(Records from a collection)

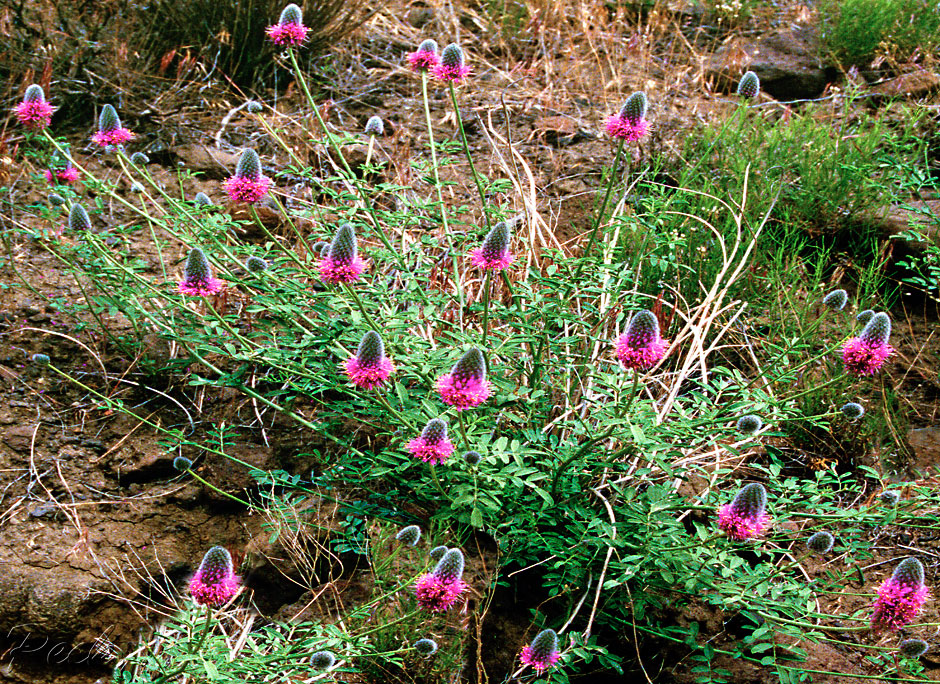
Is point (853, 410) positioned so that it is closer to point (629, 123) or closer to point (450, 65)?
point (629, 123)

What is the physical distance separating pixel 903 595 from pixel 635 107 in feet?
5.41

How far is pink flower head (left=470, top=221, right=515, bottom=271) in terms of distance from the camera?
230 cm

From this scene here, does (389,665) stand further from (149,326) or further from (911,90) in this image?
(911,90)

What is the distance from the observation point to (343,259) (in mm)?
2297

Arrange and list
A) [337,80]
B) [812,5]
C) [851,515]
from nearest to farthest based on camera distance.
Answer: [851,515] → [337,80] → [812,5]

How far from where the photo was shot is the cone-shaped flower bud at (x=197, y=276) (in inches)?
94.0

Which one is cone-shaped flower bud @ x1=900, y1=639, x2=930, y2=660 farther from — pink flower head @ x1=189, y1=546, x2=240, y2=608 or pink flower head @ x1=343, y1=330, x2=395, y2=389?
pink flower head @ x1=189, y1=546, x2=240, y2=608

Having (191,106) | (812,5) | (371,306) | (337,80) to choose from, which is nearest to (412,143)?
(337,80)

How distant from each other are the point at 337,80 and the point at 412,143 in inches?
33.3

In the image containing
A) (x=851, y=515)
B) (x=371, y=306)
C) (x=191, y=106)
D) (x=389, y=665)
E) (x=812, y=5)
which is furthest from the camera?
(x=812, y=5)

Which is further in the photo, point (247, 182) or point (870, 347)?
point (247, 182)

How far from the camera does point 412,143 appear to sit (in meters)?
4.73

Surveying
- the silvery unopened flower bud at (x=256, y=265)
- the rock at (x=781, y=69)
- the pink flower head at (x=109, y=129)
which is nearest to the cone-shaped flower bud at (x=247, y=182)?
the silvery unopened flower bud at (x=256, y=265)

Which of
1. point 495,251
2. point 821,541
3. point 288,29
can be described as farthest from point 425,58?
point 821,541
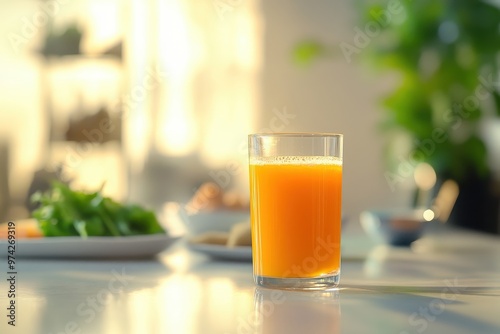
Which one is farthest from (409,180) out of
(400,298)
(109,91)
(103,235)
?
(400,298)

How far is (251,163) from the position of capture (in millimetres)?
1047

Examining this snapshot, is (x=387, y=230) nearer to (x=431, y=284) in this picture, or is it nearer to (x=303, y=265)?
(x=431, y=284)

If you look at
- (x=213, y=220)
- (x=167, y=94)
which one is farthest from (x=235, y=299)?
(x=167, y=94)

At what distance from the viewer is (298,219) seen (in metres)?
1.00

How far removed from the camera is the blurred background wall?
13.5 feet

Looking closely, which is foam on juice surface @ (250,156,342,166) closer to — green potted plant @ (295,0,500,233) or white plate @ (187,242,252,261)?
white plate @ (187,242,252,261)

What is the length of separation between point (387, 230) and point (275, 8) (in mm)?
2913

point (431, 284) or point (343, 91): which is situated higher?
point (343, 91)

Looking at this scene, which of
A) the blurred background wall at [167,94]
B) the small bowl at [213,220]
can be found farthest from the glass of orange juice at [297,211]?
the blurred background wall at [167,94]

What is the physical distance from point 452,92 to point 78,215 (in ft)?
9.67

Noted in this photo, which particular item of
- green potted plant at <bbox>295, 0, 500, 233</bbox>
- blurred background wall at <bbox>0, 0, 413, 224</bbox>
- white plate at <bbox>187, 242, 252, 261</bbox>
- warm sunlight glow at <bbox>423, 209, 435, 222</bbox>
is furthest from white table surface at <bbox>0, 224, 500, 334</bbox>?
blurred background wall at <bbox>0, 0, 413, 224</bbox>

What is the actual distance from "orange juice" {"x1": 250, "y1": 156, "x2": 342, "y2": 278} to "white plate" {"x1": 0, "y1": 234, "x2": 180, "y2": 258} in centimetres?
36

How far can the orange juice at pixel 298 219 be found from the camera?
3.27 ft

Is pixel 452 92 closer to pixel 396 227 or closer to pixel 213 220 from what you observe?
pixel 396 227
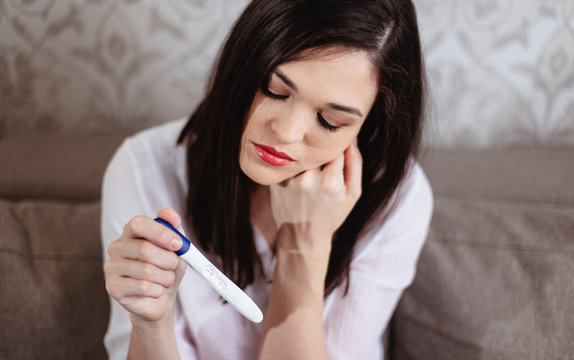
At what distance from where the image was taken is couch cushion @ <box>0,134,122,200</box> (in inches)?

◆ **What to work on**: Write out the records above word for word, starting with the line that contains "Noted in this photo, which particular item of" and going on through the end of the records. Leave the pictures out.

◆ **Solution to the exercise**:
Noted in this photo, which particular item of
- green potted plant at <bbox>295, 0, 500, 233</bbox>
- blurred background wall at <bbox>0, 0, 413, 224</bbox>
- white plate at <bbox>187, 242, 252, 261</bbox>
- warm sunlight glow at <bbox>423, 209, 435, 222</bbox>
is furthest from white table surface at <bbox>0, 224, 500, 334</bbox>?
blurred background wall at <bbox>0, 0, 413, 224</bbox>

What is the actual distance from "orange juice" {"x1": 250, "y1": 156, "x2": 342, "y2": 278} to "white plate" {"x1": 0, "y1": 234, "x2": 180, "y2": 258} in centimetres?
36

How far can the orange juice at pixel 298 219 be found from the camera?
3.27 ft

Is pixel 452 92 closer to pixel 396 227 or closer to pixel 213 220 from what you observe?
pixel 396 227
At what distance from where the image was taken is couch cushion @ <box>0,134,122,200</box> (in inches)?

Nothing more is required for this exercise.